Records from a collection:
◇ ◇ ◇ ◇ ◇

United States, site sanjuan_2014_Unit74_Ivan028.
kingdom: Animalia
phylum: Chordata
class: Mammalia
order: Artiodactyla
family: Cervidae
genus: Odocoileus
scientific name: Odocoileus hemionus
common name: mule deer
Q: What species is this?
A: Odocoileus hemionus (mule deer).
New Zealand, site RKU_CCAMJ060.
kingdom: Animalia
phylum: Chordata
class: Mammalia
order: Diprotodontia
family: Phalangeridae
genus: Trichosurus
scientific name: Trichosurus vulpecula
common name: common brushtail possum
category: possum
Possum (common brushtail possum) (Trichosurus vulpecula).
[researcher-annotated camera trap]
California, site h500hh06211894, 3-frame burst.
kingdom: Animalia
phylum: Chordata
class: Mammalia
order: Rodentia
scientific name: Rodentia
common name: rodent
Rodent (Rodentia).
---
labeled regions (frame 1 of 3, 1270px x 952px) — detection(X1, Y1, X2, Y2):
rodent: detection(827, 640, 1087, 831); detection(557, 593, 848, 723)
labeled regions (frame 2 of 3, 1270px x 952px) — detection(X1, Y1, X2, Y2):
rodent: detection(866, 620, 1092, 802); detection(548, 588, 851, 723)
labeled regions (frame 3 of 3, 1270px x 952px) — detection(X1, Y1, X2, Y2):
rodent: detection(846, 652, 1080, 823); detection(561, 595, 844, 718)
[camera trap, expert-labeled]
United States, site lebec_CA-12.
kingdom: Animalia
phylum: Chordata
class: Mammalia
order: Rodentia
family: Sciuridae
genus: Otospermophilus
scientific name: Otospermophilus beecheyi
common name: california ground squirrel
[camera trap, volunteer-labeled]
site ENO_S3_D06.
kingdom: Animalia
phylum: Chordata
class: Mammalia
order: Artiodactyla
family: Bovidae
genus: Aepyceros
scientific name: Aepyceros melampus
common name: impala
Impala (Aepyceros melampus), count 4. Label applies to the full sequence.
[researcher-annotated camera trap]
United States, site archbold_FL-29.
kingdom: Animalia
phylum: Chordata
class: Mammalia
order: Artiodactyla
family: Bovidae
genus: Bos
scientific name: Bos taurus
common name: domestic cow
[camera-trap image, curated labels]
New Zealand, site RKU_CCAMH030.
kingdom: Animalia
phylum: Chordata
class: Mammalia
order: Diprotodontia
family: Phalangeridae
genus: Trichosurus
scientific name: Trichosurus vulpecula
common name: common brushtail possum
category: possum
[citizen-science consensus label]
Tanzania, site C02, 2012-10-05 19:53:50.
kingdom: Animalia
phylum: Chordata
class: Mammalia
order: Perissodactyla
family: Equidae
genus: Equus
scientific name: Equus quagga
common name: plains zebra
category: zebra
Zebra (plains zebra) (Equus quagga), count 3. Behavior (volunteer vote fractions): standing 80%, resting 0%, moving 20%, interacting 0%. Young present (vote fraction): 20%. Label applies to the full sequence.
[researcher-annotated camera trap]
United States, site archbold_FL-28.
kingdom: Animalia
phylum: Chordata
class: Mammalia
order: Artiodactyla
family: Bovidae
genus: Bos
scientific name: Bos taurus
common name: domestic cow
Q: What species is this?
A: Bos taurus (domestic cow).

◇ ◇ ◇ ◇ ◇

With "scientific" as the string to find, copy every line of the records that holds it.

scientific name: Odocoileus hemionus
scientific name: Trichosurus vulpecula
scientific name: Rodentia
scientific name: Otospermophilus beecheyi
scientific name: Aepyceros melampus
scientific name: Bos taurus
scientific name: Trichosurus vulpecula
scientific name: Equus quagga
scientific name: Bos taurus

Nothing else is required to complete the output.